Pluralibacter gergoviae (formerly Enterobacter gergoviae) is a Gram-negative, motile, facultatively-anaerobic, rod-shaped bacterium. P. gergoviae is of special interest to the cosmetics industry, as it displays resistance to parabens, a common antimicrobial agent added to cosmetic products.

Background
Enterobacter gergoviae was first proposed as a novel species in 1980. The species name is derived from the Gergovie plateau, which is located near Clermont-Ferrand University Hospital; the type strain was isolated at this hospital during a nosocomial outbreak of P. gergoviae. In 2013, the species was reclassified into the novel genus, Pluralibacter, and is the type species for the genus.

Pluralibacter gergoviae has been isolated from maize, grapes, coffee beans, spring water, fruit flies, and pink bollworms. It is an uncommon human pathogen, most commonly as an opportunistic nosocomial infection. One hospital in Spain reported the organism to represent 0.4% of clinical Enterobacter isolates. Risk factors include prolonged hospital stays, "immunosuppression, the presence of a foreign device, prior use of anti-microbial agents in the patient involved, and extremes of age." In the cosmetic industry, P. gergoviae has been implicated in recalls of eye cream, children's shampoo, skin cream, hand cleaning paste, and cleansing wipes.

Pluralibacter gergoviae is resistant to penicillins (specifically benzylpenicillin, oxacillin),  macrolides (with the exception of azithromycin), lincosamides (specifically lincomycin and clindamycin), streptogramins, rifampicin, fusidic acid, and fosfomycin. P. gergoviae is also resistant to cefoxitin, likely due to β-lactamase production.

→ Information given:
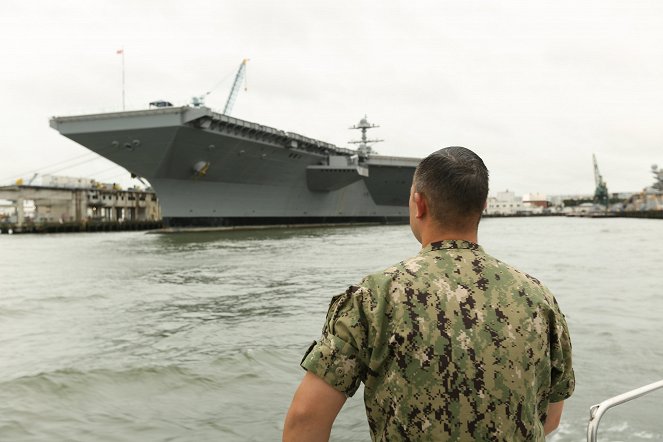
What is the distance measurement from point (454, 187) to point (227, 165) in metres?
33.6

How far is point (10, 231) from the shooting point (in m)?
54.1

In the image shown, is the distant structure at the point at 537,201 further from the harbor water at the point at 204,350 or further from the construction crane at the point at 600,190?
the harbor water at the point at 204,350

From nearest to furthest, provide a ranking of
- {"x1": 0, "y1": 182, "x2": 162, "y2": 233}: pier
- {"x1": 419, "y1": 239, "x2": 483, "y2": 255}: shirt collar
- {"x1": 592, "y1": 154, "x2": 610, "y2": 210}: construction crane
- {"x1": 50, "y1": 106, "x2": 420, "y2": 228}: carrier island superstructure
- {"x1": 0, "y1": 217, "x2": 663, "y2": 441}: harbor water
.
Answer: {"x1": 419, "y1": 239, "x2": 483, "y2": 255}: shirt collar
{"x1": 0, "y1": 217, "x2": 663, "y2": 441}: harbor water
{"x1": 50, "y1": 106, "x2": 420, "y2": 228}: carrier island superstructure
{"x1": 0, "y1": 182, "x2": 162, "y2": 233}: pier
{"x1": 592, "y1": 154, "x2": 610, "y2": 210}: construction crane

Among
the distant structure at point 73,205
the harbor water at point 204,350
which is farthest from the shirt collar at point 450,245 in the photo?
the distant structure at point 73,205

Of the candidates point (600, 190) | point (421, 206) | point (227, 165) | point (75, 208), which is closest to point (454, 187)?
point (421, 206)

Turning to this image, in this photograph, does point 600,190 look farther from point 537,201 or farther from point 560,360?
point 560,360

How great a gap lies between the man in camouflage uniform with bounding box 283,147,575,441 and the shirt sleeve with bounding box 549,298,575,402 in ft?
0.19

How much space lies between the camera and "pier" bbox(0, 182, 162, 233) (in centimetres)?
5488

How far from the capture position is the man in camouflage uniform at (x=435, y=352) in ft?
4.35

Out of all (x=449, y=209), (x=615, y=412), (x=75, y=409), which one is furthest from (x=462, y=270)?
(x=75, y=409)

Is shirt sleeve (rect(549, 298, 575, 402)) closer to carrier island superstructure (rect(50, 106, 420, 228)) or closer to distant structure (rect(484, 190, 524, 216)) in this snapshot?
carrier island superstructure (rect(50, 106, 420, 228))

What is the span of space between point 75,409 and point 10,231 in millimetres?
57899

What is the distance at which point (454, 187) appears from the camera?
57.7 inches

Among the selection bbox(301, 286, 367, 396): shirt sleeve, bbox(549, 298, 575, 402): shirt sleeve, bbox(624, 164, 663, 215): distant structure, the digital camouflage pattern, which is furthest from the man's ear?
bbox(624, 164, 663, 215): distant structure
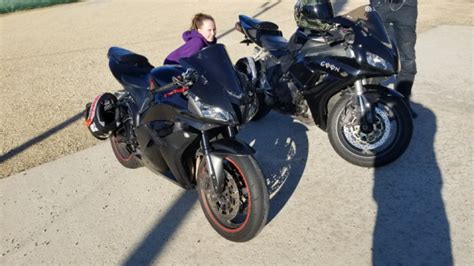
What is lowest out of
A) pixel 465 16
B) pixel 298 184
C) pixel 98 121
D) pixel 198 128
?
pixel 465 16

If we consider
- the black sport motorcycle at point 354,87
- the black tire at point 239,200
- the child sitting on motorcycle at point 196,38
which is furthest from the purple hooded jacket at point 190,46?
the black tire at point 239,200

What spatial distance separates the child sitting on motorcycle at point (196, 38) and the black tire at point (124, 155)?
3.25 feet

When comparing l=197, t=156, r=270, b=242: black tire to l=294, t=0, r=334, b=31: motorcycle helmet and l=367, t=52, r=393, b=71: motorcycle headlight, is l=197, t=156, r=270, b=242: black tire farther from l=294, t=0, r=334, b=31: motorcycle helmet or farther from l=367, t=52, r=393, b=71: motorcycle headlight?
l=294, t=0, r=334, b=31: motorcycle helmet

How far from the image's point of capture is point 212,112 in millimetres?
2717

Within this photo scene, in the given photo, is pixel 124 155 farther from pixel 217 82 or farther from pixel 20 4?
pixel 20 4

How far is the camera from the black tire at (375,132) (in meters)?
3.63

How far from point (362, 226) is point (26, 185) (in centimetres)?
312

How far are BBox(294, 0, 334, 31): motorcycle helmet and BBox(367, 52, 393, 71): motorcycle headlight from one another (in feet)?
1.64

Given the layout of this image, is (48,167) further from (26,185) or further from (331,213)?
(331,213)

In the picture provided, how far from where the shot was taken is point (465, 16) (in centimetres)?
993

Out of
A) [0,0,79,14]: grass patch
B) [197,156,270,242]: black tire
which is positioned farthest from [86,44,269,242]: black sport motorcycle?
[0,0,79,14]: grass patch

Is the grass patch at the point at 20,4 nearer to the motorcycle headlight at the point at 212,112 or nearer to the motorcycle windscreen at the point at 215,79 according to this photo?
the motorcycle windscreen at the point at 215,79

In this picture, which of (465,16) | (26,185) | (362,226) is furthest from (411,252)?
(465,16)

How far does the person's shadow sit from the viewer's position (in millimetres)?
2742
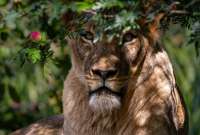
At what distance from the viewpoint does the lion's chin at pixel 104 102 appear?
18.6 ft

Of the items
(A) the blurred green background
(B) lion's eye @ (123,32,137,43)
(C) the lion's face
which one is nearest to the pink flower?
(C) the lion's face

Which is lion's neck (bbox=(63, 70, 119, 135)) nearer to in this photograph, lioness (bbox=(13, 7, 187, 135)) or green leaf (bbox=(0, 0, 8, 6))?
lioness (bbox=(13, 7, 187, 135))

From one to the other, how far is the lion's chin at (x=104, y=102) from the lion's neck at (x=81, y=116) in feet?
0.82

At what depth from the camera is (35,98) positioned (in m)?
9.24

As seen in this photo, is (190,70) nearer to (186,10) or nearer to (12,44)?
(12,44)

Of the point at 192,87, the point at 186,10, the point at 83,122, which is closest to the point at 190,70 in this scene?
the point at 192,87

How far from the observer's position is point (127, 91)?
6035 mm

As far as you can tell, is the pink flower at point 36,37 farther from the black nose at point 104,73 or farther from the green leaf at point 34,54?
the black nose at point 104,73

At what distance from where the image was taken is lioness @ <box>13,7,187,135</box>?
581 cm

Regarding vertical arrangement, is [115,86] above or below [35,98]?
above

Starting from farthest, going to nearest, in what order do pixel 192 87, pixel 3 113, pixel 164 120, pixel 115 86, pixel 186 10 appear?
1. pixel 3 113
2. pixel 192 87
3. pixel 164 120
4. pixel 115 86
5. pixel 186 10

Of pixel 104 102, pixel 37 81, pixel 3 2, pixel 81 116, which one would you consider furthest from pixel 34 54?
pixel 37 81

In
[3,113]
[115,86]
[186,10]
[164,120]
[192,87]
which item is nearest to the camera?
[186,10]

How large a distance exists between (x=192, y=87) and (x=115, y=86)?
2972mm
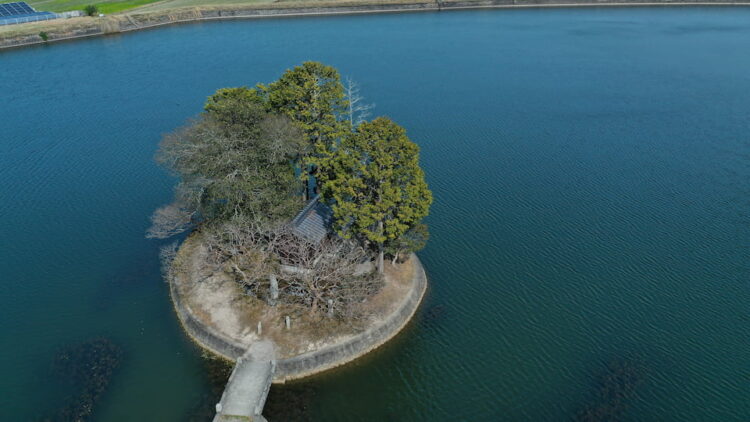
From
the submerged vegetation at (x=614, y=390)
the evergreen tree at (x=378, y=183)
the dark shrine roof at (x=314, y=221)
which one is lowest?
the submerged vegetation at (x=614, y=390)

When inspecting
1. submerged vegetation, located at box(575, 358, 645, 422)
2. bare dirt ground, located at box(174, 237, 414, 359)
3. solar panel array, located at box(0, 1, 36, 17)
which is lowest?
submerged vegetation, located at box(575, 358, 645, 422)

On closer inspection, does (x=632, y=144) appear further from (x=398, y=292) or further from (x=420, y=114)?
(x=398, y=292)

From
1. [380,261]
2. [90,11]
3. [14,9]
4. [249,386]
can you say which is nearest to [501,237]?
[380,261]

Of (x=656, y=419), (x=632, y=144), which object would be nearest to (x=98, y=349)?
(x=656, y=419)

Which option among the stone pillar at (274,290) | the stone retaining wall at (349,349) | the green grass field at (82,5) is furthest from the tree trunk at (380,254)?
the green grass field at (82,5)

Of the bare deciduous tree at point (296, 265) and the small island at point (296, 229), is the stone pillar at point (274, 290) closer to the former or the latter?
the small island at point (296, 229)

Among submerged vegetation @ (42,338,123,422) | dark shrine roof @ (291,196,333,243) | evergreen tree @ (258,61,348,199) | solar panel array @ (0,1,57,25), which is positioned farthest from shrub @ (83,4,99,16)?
submerged vegetation @ (42,338,123,422)

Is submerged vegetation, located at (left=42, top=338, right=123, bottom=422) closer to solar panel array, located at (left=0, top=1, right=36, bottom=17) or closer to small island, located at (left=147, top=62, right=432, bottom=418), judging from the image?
small island, located at (left=147, top=62, right=432, bottom=418)
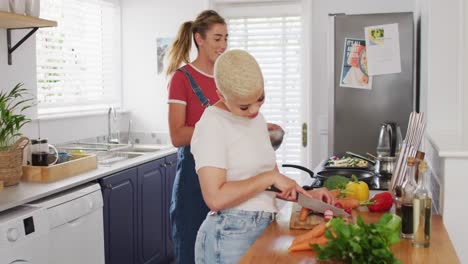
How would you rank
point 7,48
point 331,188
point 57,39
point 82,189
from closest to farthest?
1. point 331,188
2. point 82,189
3. point 7,48
4. point 57,39

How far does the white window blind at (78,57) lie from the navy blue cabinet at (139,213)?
0.84 meters

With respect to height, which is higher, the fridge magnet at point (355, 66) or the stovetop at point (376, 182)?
the fridge magnet at point (355, 66)

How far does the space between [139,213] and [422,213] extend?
7.92 ft

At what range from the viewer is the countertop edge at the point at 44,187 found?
2539 mm

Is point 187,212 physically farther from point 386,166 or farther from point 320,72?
point 320,72

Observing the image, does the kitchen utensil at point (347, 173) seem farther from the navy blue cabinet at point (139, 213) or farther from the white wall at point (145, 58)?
the white wall at point (145, 58)

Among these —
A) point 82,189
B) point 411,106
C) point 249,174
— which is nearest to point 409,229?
point 249,174

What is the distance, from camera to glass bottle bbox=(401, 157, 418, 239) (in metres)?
1.74

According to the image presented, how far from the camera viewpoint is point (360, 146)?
3.92m

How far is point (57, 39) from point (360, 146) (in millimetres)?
2325

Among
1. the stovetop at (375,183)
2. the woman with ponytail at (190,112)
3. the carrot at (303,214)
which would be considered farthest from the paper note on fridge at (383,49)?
the carrot at (303,214)

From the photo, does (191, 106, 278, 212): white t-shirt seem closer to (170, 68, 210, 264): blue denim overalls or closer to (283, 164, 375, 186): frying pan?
(170, 68, 210, 264): blue denim overalls

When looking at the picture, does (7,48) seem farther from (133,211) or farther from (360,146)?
(360,146)

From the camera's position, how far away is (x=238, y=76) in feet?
5.19
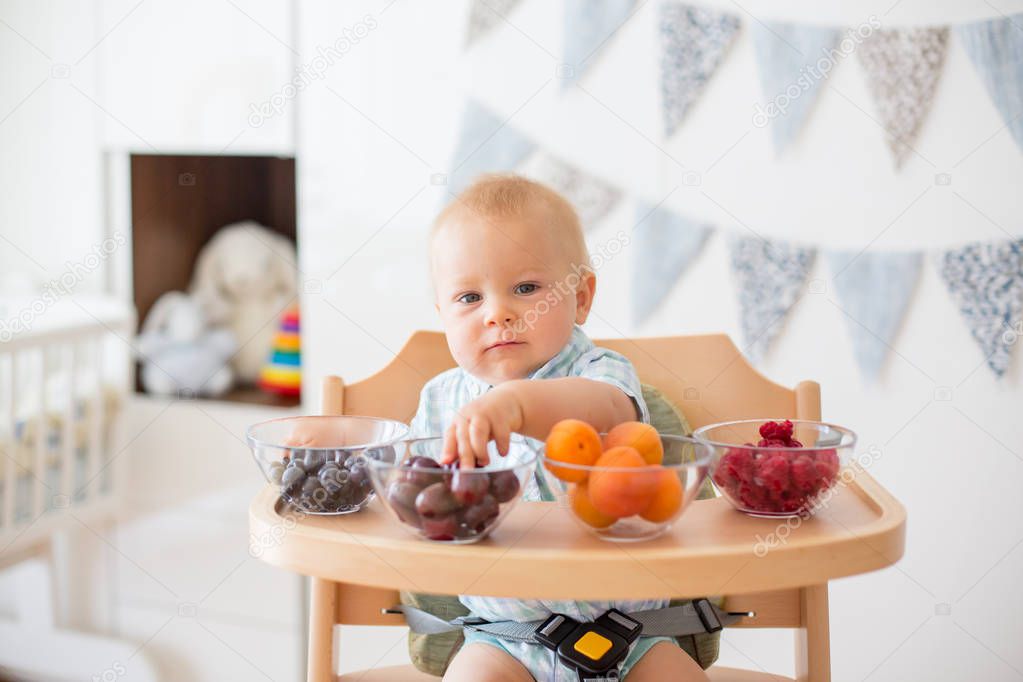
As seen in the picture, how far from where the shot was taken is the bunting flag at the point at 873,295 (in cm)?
180

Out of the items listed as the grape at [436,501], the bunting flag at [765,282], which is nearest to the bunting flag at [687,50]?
the bunting flag at [765,282]

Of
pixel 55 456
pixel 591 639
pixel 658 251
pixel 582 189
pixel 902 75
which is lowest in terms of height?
pixel 55 456

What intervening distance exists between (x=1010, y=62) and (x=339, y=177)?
1.34 m

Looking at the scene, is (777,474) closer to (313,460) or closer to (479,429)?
(479,429)

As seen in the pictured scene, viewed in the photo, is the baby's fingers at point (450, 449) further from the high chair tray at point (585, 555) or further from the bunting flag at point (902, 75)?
the bunting flag at point (902, 75)

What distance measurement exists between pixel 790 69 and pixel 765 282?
391mm

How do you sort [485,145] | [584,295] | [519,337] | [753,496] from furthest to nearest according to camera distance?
[485,145] < [584,295] < [519,337] < [753,496]

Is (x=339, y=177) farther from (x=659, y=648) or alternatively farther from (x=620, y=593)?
(x=620, y=593)

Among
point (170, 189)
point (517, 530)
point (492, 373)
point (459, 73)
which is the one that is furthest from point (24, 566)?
point (517, 530)

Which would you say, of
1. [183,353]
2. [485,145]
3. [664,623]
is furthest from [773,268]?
[183,353]

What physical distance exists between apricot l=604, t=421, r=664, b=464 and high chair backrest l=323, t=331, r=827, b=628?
410 mm

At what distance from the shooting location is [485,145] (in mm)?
2074

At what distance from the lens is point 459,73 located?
6.86 feet

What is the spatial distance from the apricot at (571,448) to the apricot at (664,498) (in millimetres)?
57
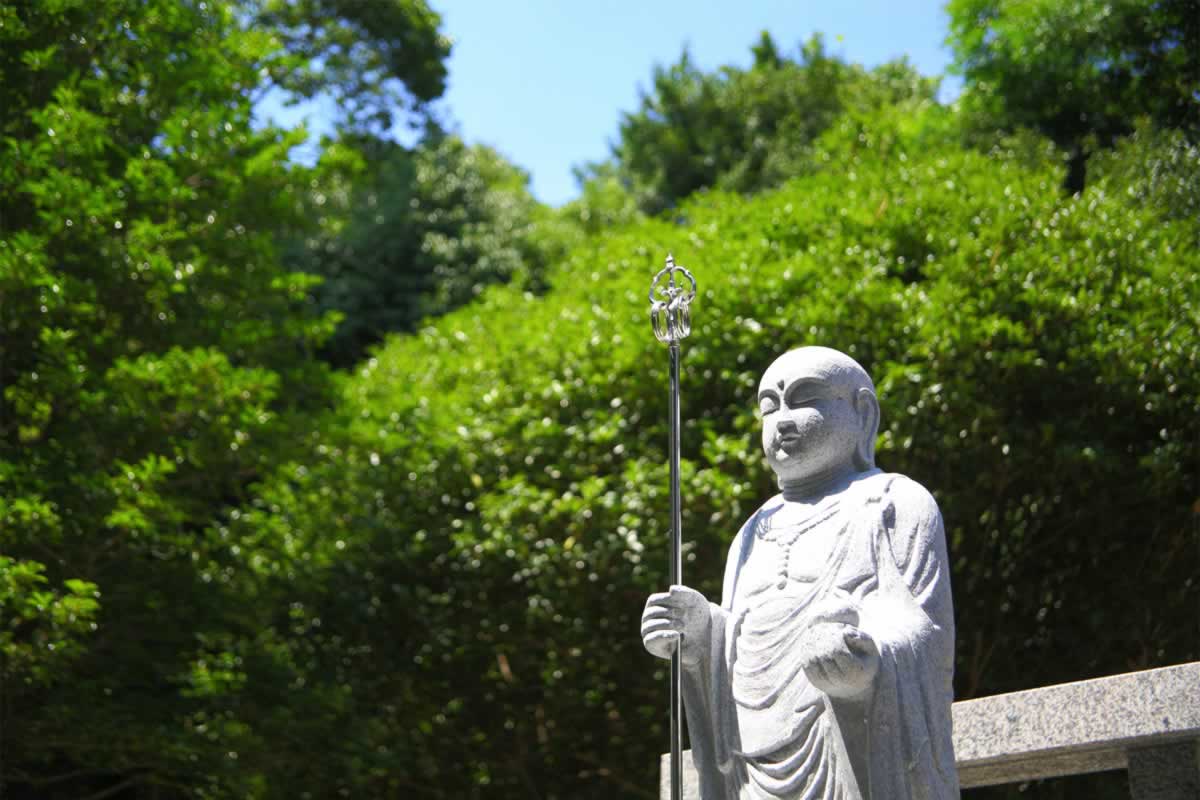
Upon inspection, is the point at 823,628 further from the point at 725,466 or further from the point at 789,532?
the point at 725,466

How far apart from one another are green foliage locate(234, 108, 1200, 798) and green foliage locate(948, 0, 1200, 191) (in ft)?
2.09

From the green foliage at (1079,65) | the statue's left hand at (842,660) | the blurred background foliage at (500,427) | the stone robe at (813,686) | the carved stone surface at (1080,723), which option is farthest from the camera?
the green foliage at (1079,65)

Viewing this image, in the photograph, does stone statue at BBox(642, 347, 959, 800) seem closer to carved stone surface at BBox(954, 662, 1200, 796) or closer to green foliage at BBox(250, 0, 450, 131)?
carved stone surface at BBox(954, 662, 1200, 796)

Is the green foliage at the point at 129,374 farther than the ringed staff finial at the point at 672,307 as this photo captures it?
Yes

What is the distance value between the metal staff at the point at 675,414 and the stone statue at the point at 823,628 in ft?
0.38

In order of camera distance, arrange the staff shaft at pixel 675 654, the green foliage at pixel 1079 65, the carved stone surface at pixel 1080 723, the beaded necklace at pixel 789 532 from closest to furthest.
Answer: the staff shaft at pixel 675 654 → the beaded necklace at pixel 789 532 → the carved stone surface at pixel 1080 723 → the green foliage at pixel 1079 65

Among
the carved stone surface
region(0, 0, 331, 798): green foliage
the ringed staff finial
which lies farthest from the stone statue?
region(0, 0, 331, 798): green foliage

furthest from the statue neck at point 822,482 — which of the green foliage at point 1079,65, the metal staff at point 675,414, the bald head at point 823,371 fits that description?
the green foliage at point 1079,65

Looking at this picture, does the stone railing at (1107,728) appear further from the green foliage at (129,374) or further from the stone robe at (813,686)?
the green foliage at (129,374)

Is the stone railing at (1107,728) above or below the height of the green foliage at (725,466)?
below

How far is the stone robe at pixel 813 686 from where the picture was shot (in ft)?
15.6

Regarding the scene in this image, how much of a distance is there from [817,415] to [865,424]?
248 millimetres

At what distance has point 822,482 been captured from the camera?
5.57 metres

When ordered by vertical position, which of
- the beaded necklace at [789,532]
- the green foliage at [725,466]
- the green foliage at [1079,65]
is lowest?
the beaded necklace at [789,532]
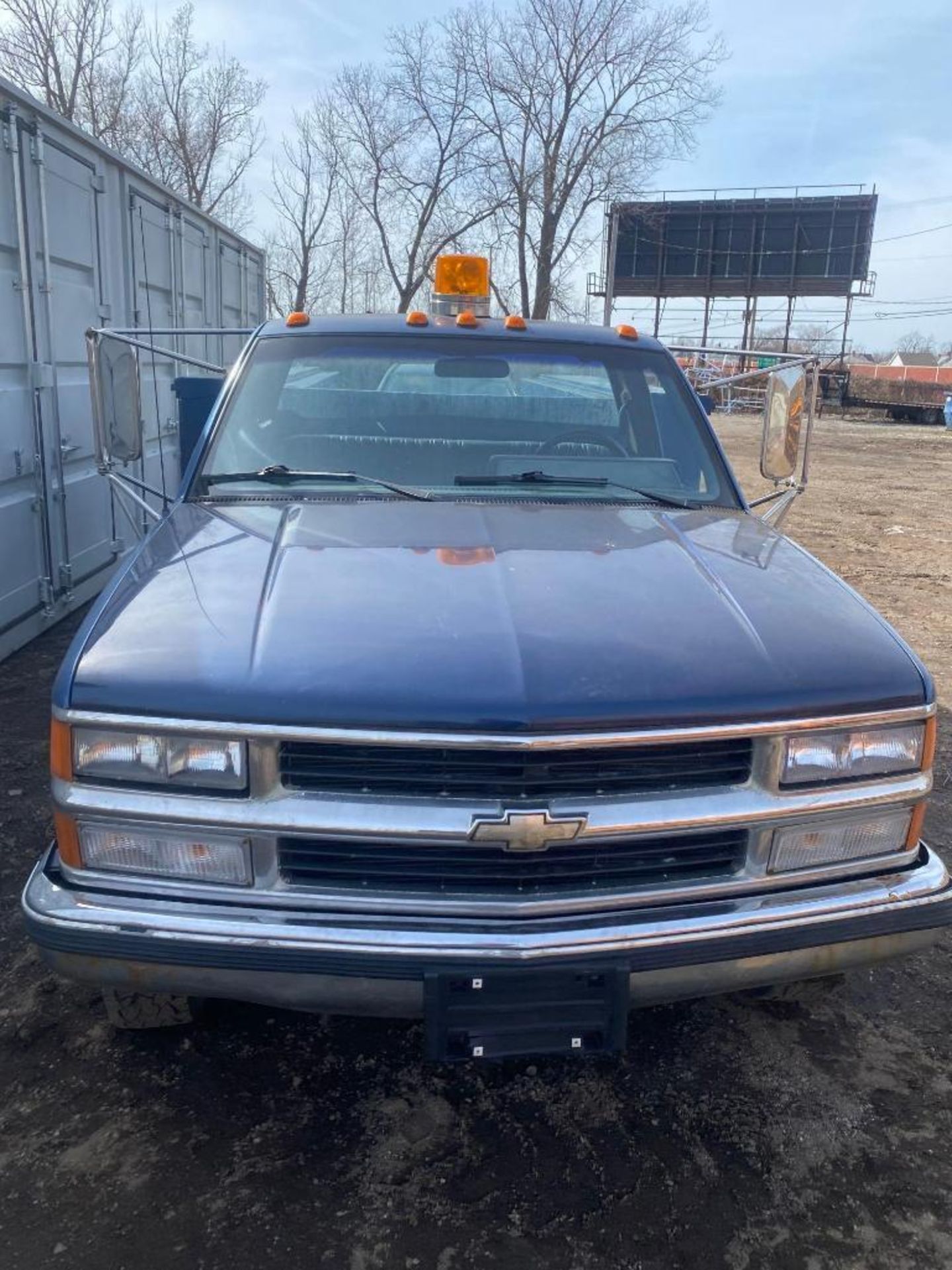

→ Explore the material:
[1] Write out the part of the Pluralibacter gergoviae text from "Pluralibacter gergoviae (formerly" up to and including "to cosmetic products.".
[2] Using the Pluralibacter gergoviae text, answer each of these:
(a) In what year was Enterobacter gergoviae first proposed as a novel species?
(b) What share of clinical Enterobacter isolates did one hospital in Spain report for the organism?
(c) What is the likely cause of its resistance to cefoxitin?
The data has no connection to the text on Pluralibacter gergoviae.

→ Answers to the exercises:
[1]
Pluralibacter gergoviae (formerly Enterobacter gergoviae) is a Gram-negative, motile, facultatively-anaerobic, rod-shaped bacterium. P. gergoviae is of special interest to the cosmetics industry, as it displays resistance to parabens, a common antimicrobial agent added to cosmetic products.

[2]
(a) 1980
(b) 0.4%
(c) β-lactamase production